Taştekin, "Erdoğan'ın Taliban ile aralarında dini inanç bakımdan farklılık olmadığı açıklaması zemini yumuşatma hamlesiydi. Fakat Taliban'ın stratejisi açık ve olası bir Türk rolünü dışlıyor. Hedefleri Afganistan Cumhurbaşkanı Eşref Gani'nin çekip gitmesini ve Taliban'ın Kabil'de iktidarı ele almasını içeriyor. Taliban'ın dinsel paydaşlık ya da kardeşliğinin bu hedefin önünde bir engele dönüşmesine izin vermeye niyeti yok" diyerek "Kuşkusuz Taliban'ın belli şeylere ikna edilmesinde en kestirme yol Pakistan. Milli Savunma Bakanı Hulusi Akar da İslamabad'da Pakistan Başbakanı İmran Han ile bu konuyu konuştu. Tam bu sırada Erdoğan'ın 'Taliban'la bazı görüşmelere varıncaya kadar şu anda ilgili kurumlarımız çalışıyor. Hatta belki ben bile onların lideri durumunda olacak olanı kabul etme durumum olabilir' demesi yankı uyandırdı" ifadelerini kullandı.

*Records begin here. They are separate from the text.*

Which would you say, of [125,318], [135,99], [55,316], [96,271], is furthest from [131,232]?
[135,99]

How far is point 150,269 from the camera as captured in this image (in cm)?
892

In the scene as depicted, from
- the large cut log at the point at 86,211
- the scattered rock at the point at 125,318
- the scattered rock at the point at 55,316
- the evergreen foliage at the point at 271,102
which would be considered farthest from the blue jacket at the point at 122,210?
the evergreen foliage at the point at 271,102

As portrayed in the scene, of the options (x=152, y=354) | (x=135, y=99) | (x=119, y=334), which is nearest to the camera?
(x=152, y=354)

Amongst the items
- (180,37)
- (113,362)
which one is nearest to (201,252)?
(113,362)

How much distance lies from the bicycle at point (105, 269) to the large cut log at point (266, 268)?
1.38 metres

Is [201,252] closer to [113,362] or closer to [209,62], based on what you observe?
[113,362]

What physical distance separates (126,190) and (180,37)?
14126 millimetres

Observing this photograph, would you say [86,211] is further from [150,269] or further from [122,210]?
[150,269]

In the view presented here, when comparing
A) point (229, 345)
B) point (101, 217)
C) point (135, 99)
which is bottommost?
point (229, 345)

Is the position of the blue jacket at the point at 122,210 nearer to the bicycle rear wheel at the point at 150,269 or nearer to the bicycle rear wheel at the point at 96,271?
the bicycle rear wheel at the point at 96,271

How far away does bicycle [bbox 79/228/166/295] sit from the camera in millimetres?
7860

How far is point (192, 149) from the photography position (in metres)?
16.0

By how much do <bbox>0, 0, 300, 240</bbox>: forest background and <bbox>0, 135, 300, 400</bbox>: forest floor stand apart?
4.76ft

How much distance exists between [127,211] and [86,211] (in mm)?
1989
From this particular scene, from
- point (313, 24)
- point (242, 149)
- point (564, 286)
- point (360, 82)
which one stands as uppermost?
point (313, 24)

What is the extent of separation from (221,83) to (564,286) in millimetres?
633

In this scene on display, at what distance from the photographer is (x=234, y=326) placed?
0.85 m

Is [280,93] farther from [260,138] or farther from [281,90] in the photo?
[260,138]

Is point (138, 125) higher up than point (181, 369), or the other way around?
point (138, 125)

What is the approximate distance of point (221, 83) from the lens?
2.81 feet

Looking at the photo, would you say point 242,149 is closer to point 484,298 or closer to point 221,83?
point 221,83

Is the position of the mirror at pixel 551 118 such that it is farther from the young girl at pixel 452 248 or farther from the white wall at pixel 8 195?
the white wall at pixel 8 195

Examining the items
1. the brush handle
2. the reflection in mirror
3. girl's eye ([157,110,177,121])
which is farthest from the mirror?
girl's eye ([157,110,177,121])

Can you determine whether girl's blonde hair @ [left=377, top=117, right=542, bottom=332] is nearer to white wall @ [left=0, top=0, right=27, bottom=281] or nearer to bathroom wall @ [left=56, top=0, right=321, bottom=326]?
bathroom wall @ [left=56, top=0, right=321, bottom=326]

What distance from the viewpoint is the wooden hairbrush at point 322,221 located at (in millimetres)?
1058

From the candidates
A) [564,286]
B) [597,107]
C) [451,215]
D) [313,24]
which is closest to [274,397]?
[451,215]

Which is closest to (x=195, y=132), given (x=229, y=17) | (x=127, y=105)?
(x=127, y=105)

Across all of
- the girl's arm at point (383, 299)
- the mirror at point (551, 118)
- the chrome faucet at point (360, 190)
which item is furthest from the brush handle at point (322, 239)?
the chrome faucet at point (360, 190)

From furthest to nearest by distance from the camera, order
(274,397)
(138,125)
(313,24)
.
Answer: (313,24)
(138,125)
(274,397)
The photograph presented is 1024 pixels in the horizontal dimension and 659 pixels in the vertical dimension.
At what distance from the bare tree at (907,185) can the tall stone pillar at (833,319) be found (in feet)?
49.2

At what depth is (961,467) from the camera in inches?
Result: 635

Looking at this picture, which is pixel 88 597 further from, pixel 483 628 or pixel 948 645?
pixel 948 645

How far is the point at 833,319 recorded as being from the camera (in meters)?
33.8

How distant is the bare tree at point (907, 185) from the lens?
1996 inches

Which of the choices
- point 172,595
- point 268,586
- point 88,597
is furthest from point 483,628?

"Pakistan sayesinde Taliban'la yüz yüze ve üst düzey temas kurulursa bunun belli sonuçları olabilir" diyen Taştekin, şöyle devam etti:
"Taliban lideri Hibetullah Ahundzade'nin Pakistan Başbakanı dışında yabancı bir liderle görüştüğüne dair bir bilgi yok. Aleni temasları siyasi heyet başkanı Molla Abdülgani Berader yürütüyor. 28 Temmuz'da Pekin'de Çin Dışişleri Bakanı Vang Yi ile görüşen de Berader'di. Diğer ülkelerle Ahundzade arasındaki mesajlaşmanın Pakistan üzerinden yürüdüğü de biliniyor.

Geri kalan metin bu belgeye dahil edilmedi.